→ ZADANIE DO WYKONANIA:
Odpowiedz na podstawie tekstu o zgrupowaniu Lecha Poznań:
(a) W jakiej miejscowości odbywa się zgrupowanie?
(b) Co poza piorunami i deszczem towarzyszyło pogodzie aż do poranka?
(c) Od jakich zajęć zawodnicy rozpoczęli dzień?

→ TEKST DO ANALIZY:
Poniedziałek na zgrupowaniu w Belek rozpoczął się od burzy, ale niesprzyjająca aura nie przeszkodziła zawodnikom Lecha Poznań w odbyciu pierwszej jednostki treningowej.
Jak na razie pogoda nie ma zamiaru współpracować z planami treningowymi Kolejorza i poniedziałek przywitał zawodników w jeszcze gorszy sposób niż dzień poprzedni. W nocy, raz po raz, było słychać uderzenia piorunów oraz lejący się strumieniami deszcz. Taka pogoda utrzymała się aż do poranka i jakby tego było mało wszystkiemu towarzyszyła jeszcze gęsta mgła.
Jednak takie warunki nie były żadnym utrudnieniem dla lechitów. Dzień rozpoczęli od pracy na siłowni, a następnie udali się na zielony teren umiejscowiony zaraz obok boiska treningowego. Kiedy zawodnicy rozpoczynali pierwszą poniedziałkową jednostkę treningową nie było słychać już grzmotów, mgła się rozmyła, a i deszczu było jakby mniej.

→ DOSTARCZONE DANE:
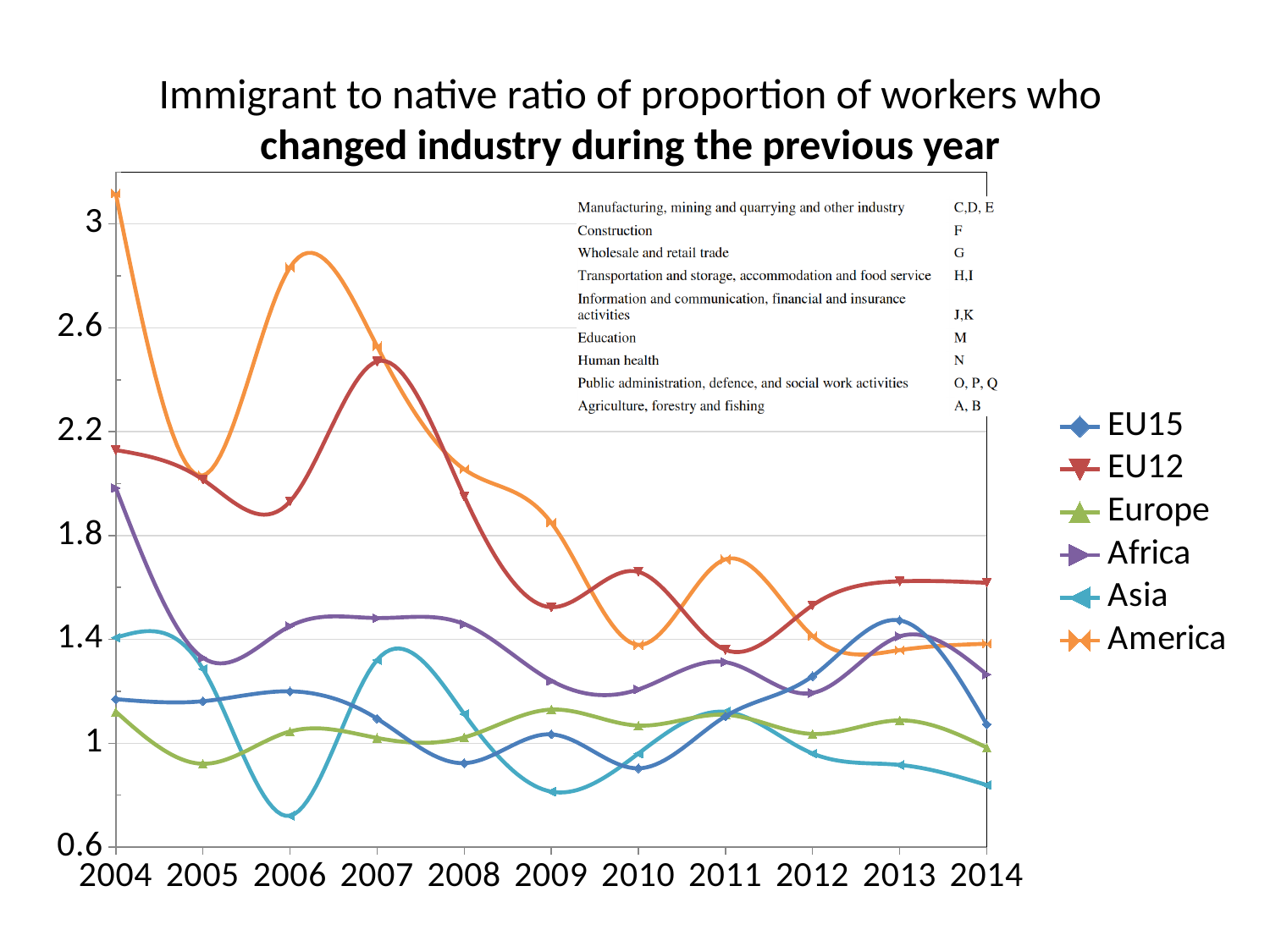
Is the value for Asia in 2006 greater or less than 1? less Which series has the highest value in 2004? America Which series has the lowest value in 2006? Asia Is the value for America in 2004 greater or less than 3? greater What kind of chart is shown on the slide? line chart In 2010, which is larger: the value for EU12 or the value for America? EU12 What is the title of the chart? Immigrant to native ratio of proportion of workers who changed industry during the previous year Does the America series overall rise or fall from 2004 to 2014? fall How many series does the legend list? 6 Which series has the highest value in 2014? EU12 Is the value for EU12 in 2007 greater or less than 2.2? greater How many years are shown along the x axis? 11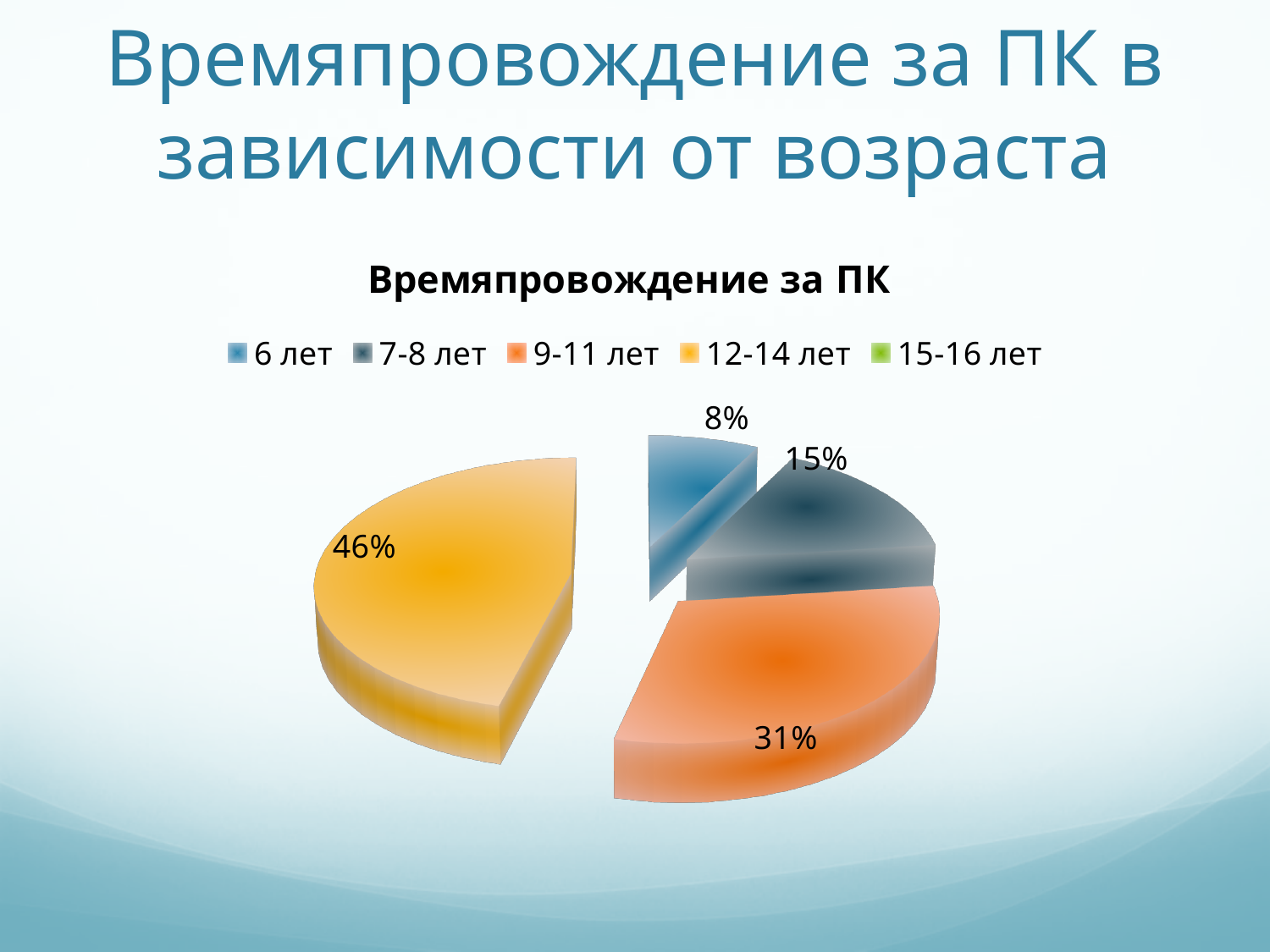
What share of the pie does the 9-11 лет slice have? 31% What type of chart is shown on the slide? Pie chart What share of the pie does the 7-8 лет slice have? 15% Which age group has the largest slice of the pie? 12-14 лет What is the title of the chart? Времяпровождение за ПК How many entries does the chart legend list? 5 Which slice is larger, 7-8 лет or 9-11 лет? 9-11 лет What colour is the 12-14 лет slice? Yellow What share of the pie does the 6 лет slice have? 8% Which of the labelled slices is the smallest? 6 лет What is the difference in percentage points between the 12-14 лет slice and the 9-11 лет slice? 15 What share of the pie does the 12-14 лет slice have? 46%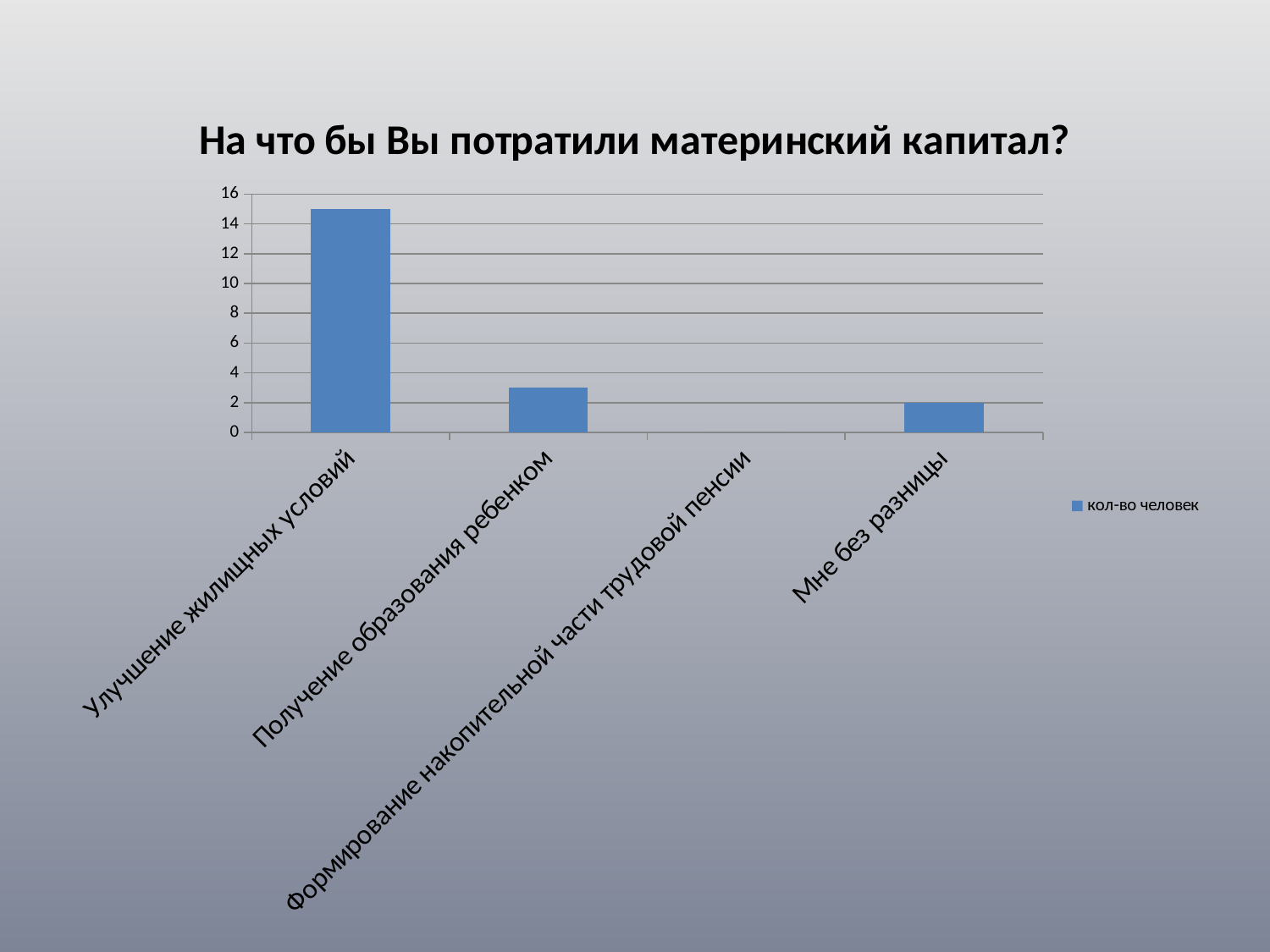
How many categories are shown on the x axis of the chart? 4 Is the value for Улучшение жилищных условий greater or less than 10? greater What is the name of the series shown in the legend? кол-во человек What is the value for Формирование накопительной части трудовой пенсии? 0 How many series does the legend list? 1 What type of chart is shown on the slide? Bar chart Is the value for Мне без разницы greater or less than 4? less What is the title of the chart? На что бы Вы потратили материнский капитал? Is the value for Получение образования ребенком greater or less than 4? less Which is larger: the value for Получение образования ребенком or the value for Мне без разницы? Получение образования ребенком Which category has the highest value? Улучшение жилищных условий Which category has the lowest value? Формирование накопительной части трудовой пенсии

→ WYKONANE ZADANIE:
(a) Zgrupowanie odbywa się w Belek.
(b) Towarzyszyła jej gęsta mgła.
(c) Zawodnicy rozpoczęli dzień od pracy na siłowni.